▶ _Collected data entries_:
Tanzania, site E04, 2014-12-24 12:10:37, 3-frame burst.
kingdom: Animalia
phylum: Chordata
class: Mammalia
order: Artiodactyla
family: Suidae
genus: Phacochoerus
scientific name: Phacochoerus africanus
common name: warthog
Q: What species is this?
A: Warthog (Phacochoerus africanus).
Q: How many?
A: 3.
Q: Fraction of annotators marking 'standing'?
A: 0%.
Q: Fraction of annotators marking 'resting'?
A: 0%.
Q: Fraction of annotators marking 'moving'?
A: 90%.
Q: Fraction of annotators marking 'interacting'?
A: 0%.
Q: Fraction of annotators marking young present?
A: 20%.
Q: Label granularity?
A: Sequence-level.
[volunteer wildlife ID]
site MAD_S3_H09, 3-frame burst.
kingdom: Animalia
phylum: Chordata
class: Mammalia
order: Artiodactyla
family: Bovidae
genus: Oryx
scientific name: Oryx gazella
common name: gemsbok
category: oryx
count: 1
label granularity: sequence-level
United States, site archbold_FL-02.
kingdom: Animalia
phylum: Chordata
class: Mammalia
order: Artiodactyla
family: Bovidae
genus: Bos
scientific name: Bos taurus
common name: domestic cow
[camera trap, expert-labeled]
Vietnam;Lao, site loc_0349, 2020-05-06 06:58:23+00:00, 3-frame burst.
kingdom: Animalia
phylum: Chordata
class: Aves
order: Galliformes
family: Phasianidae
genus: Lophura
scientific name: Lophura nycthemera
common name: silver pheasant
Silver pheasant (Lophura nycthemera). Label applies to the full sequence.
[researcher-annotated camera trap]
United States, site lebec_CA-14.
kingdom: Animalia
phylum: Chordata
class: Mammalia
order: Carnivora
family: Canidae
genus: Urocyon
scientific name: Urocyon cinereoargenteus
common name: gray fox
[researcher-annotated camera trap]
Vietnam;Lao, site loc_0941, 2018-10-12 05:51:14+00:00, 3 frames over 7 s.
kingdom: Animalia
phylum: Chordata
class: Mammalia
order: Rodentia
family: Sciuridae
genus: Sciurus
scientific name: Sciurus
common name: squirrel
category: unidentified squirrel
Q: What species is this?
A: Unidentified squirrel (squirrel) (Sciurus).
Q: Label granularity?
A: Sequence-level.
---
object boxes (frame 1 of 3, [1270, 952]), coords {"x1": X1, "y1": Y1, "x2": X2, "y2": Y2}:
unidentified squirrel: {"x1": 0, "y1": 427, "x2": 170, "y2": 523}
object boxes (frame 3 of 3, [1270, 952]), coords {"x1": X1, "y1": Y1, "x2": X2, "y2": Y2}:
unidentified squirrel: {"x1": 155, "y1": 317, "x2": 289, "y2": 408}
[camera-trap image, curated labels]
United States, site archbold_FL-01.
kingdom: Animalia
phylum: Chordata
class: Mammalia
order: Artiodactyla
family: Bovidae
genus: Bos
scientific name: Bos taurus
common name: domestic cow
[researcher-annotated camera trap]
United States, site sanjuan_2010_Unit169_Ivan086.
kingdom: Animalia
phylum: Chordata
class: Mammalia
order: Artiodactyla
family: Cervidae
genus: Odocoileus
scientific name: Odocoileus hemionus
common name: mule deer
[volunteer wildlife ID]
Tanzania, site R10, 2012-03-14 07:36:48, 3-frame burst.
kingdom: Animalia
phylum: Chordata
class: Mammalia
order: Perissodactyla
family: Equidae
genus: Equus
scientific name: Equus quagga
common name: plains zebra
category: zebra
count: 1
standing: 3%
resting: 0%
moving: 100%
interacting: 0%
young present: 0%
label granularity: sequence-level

▶ _PROBLEM TO SOLVE_: Each line in the records that carries "resting" must be copied out.

▶ _WRITTEN SOLUTION_:
Q: Fraction of annotators marking 'resting'?
resting: 0%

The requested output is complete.